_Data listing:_
________________________________________
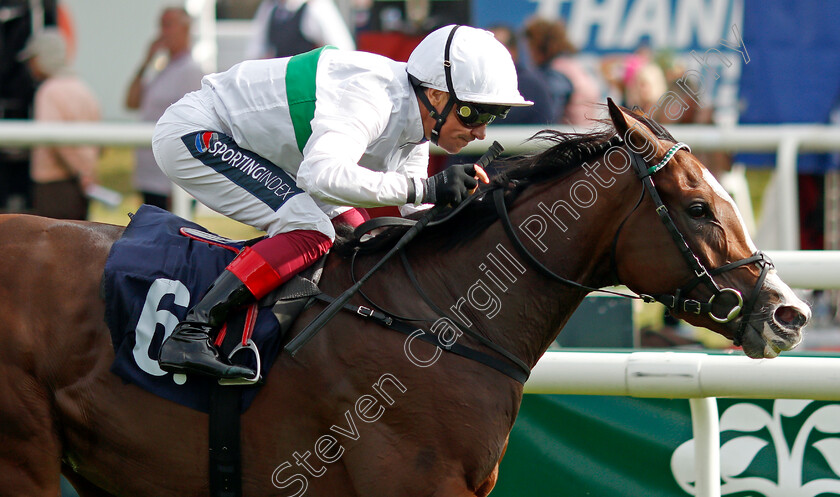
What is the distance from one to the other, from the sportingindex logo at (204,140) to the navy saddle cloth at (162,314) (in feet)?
1.22

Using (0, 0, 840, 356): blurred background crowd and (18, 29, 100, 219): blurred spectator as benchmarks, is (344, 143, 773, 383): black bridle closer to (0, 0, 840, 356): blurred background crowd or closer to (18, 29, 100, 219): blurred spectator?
(0, 0, 840, 356): blurred background crowd

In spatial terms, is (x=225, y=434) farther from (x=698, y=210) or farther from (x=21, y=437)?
(x=698, y=210)

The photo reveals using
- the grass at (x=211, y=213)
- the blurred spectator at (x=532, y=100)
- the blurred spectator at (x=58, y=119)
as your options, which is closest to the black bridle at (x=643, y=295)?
________________________________________
_Aim:_
Reproduce every one of the entries above word for word, omitting the pictures.

_Response to the task:_
What is the distance from one to the other, from the sportingindex logo at (204,140) to the navy saddle cloth at (162,314) (in feet)?
1.22

Using (0, 0, 840, 356): blurred background crowd and (18, 29, 100, 219): blurred spectator as benchmarks, is (344, 143, 773, 383): black bridle closer to (0, 0, 840, 356): blurred background crowd or closer to (18, 29, 100, 219): blurred spectator?
(0, 0, 840, 356): blurred background crowd

In spatial terms, is (x=225, y=434) farther from (x=698, y=210) or farther from (x=21, y=437)?
(x=698, y=210)

The photo reveals using
- the grass at (x=211, y=213)
- the blurred spectator at (x=532, y=100)
- the blurred spectator at (x=58, y=119)
as your options, which is closest to the black bridle at (x=643, y=295)?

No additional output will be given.